Je me sens si étranger à ces gens. Je suis en colère. Je suis peiné. Je voudrais n’être pas des leurs. Mais je le suis. Je veux rompre ce relai intergénérationnel. Gardez vos peines et colères. Laissez les morts partir, reposer.
Une amie m’a dit un jour que la colère est comme une braise tenue au creux de ta main. C’est vrai.
La colère, et les morts que l’on traine comme autant de croix.
Je brise la chaîne et je ne soufflerai pas sur ces braises entretenues pieusement pendant un siècle. Laissez moi en paix.
1. Frantz avait 22 ans quand il est mort, en Serbie, à Monastir. Il est arrivé en France avant l’âge de 4 ans avec son frère aîné et sa mère, tous trois allemands. Leur mère se marie en 1900. Les deux frères, adoptés par leur beau-père, deviennent Français, et sont mobilisés en 1914. Ils se battront ainsi contre les allemands. Le frère aîné est tué pendant la bataille de la Marne. Frantz un mois avant l’armistice, bien loin de chez lui. Tous deux sont officiellement Morts pour la France, et décorés. Pendant la guerre suivante, mon grand-père (qui porte notamment les prénoms de ces deux oncles) échappera de peu au front russe, où il faillit être expédié en raison de cette ascendance allemande. La vie est parfois objectivement cynique.

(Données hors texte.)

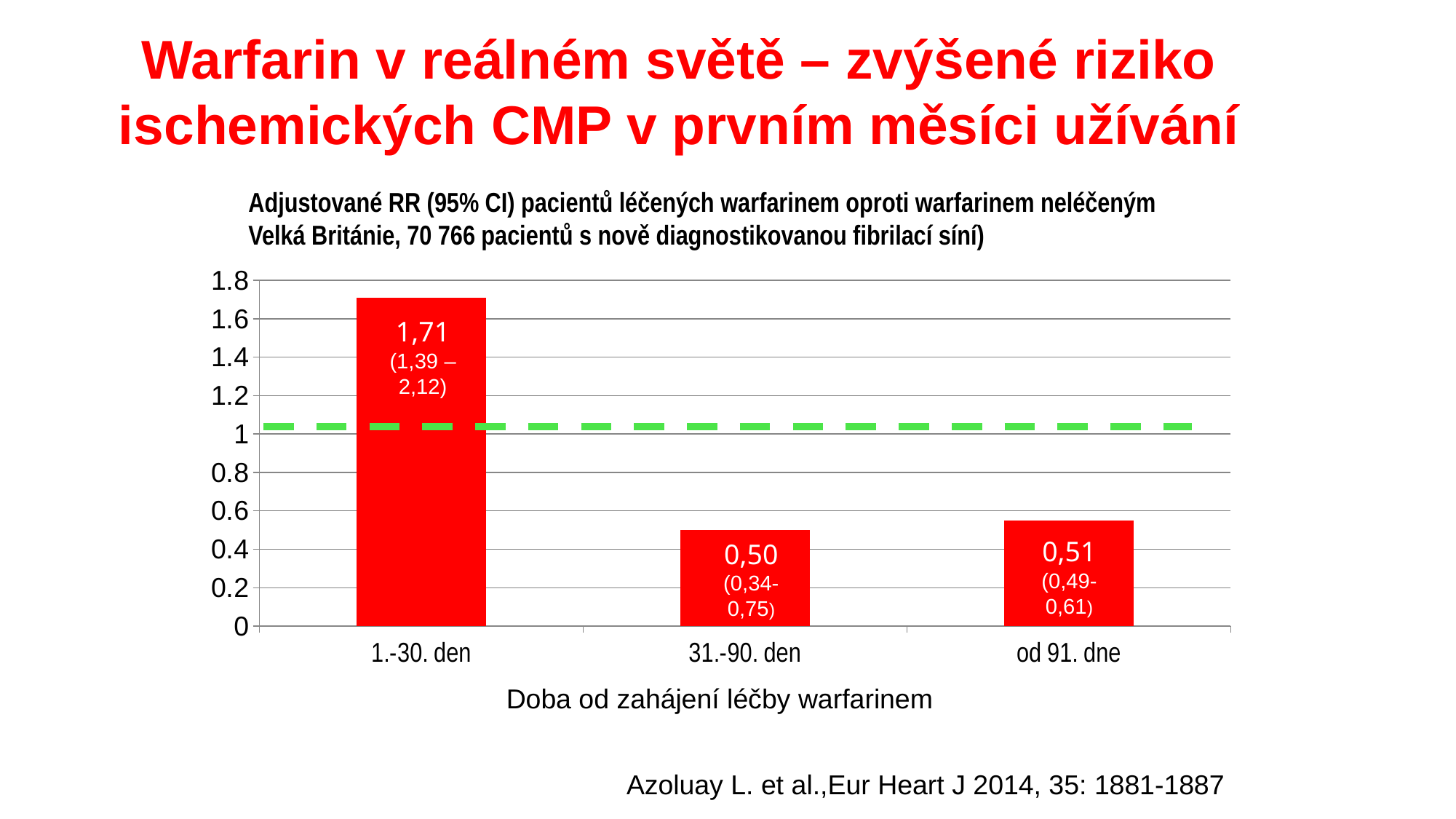
What kind of chart is shown on the slide? bar chart What is the adjusted RR value shown for the category "1.-30. den"? 1,71 What is the 95% confidence interval printed on the bar for "1.-30. den"? (1,39 – 2,12) What is the value shown for the category "od 91. dne"? 0,51 Is the value for "31.-90. den" greater or less than 1? less Which category has the highest value in the chart? 1.-30. den What is the value shown for the category "31.-90. den"? 0,50 What is the difference between the values for "1.-30. den" and "31.-90. den"? 1,21 Is the value for "1.-30. den" greater or less than 1? greater Which is larger, the value for "1.-30. den" or the value for "od 91. dne"? 1.-30. den How many categories are shown on the x axis of the chart? 3 What is the difference between the values for "1.-30. den" and "od 91. dne"? 1,20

Si tu savais à quel point ton texte me parle. J’ai fui ma croix mais elle nous rattrape toujours, la vie ne nous laisse pas le choix. Les épées de Damoclès finissent toujours par trancher. Des pensées pour toi, pour que le fardeau soit moins lourd à porter, pour que l’effet des vacances perdure…
Touchée. Je ne sais trop dire comment. Des échos beaucoup, des ricochets aussi… Troublée. Je ne sais trop dire pourquoi. Faire son deuil … Pardon ce commentaire est confus. Mais merci pour ce texte en tout cas.